Als um halb sieben ihr Handy läutete, ignorierte sie es geflissentlich, aber als es dann kurz darauf an der Tür klingelte, fuhr sie erschrocken zusammen. Ihr erster Gedanke galt Max, doch den verwarf sie gleich wieder: Wenn sie auch in einer schweren Krise steckten, es war immer noch sein Zuhause und seine Tochter, und er würde niemals an der Tür klingeln. Und von ihren übrigen Bekannten war um diese unchristliche Zeit niemand auch nur wach, geschweige denn besuchsbereit, und selbst wenn, hätte der Portier sie vorgewarnt. Ihr Herz klopfte schneller. War irgendwas passiert? Musste sie sich Sorgen machen?
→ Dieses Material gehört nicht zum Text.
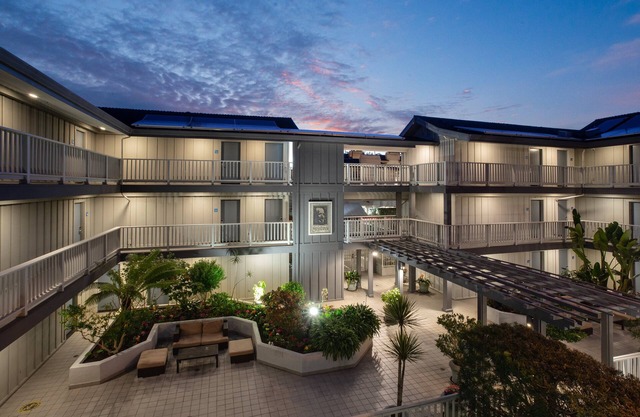 Holiday Inn Express Monterey-Cannery Row by IHG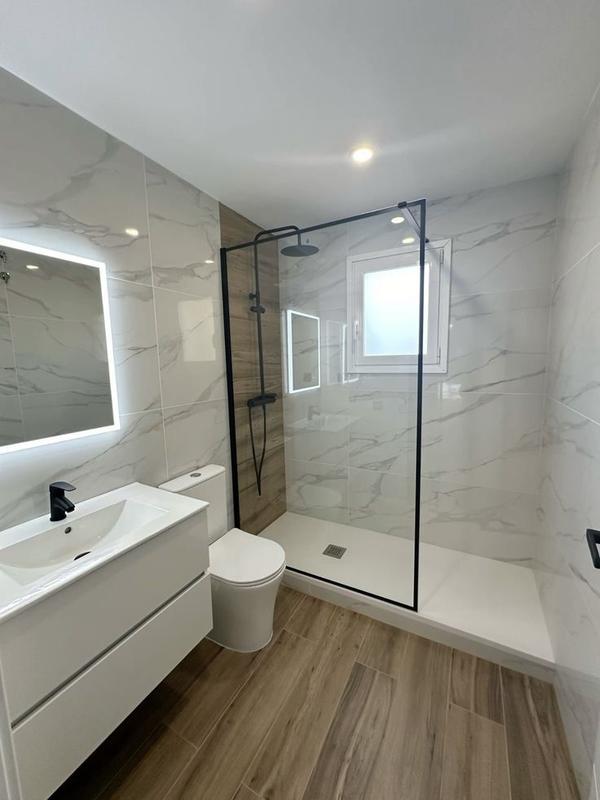 Maison - 102 m² - 4 pièces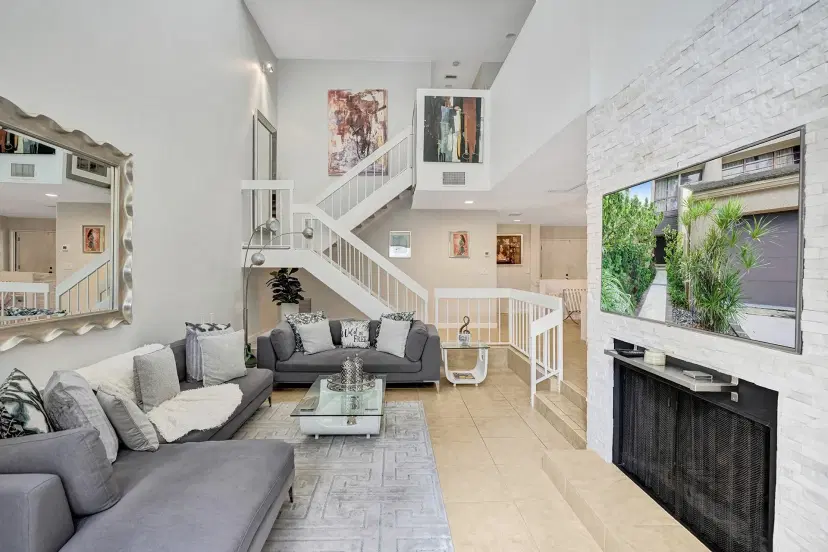 Picture of 702 St Albans Dr 702, Boca Raton FL 33486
Sie legte Clementine auf ihre Spieldecke und spähte durch den Spion. Da stand Emily, von Kopf bis Fuß in Designer-Joggingklamotten – Turnschuhe, Leggings, knallrosa Fleecepulli, reflektierende Weste und passendes Stirnband –, und dehnte ihre Kniesehnen. Dann checkte sie ihr Handy, guckte genervt und sagte: »Nun mach schon auf. Ich weiß, dass du da bist. Max hat sich bei uns einquartiert. Ich muss mit dir reden.«
Andy hätte sie gern ignoriert oder gebrüllt, sie solle verschwinden oder tot umfallen, aber nichts davon hätte auf Emily großen Eindruck gemacht, das wusste sie. Und da sie weder die Energie noch die Willenskraft hatte, einen Stellungskrieg durchzuhalten, machte sie schließlich auf.
»Was willst du?«
Emily beugte sich vor und küsste Andy auf die Wange so wie immer, dann schlenderte sie an ihr vorbei in die Wohnung, ganz normal, als hätte sie nicht vor gut zwölf Stunden ihrer Freundschaft den Todesstoß versetzt.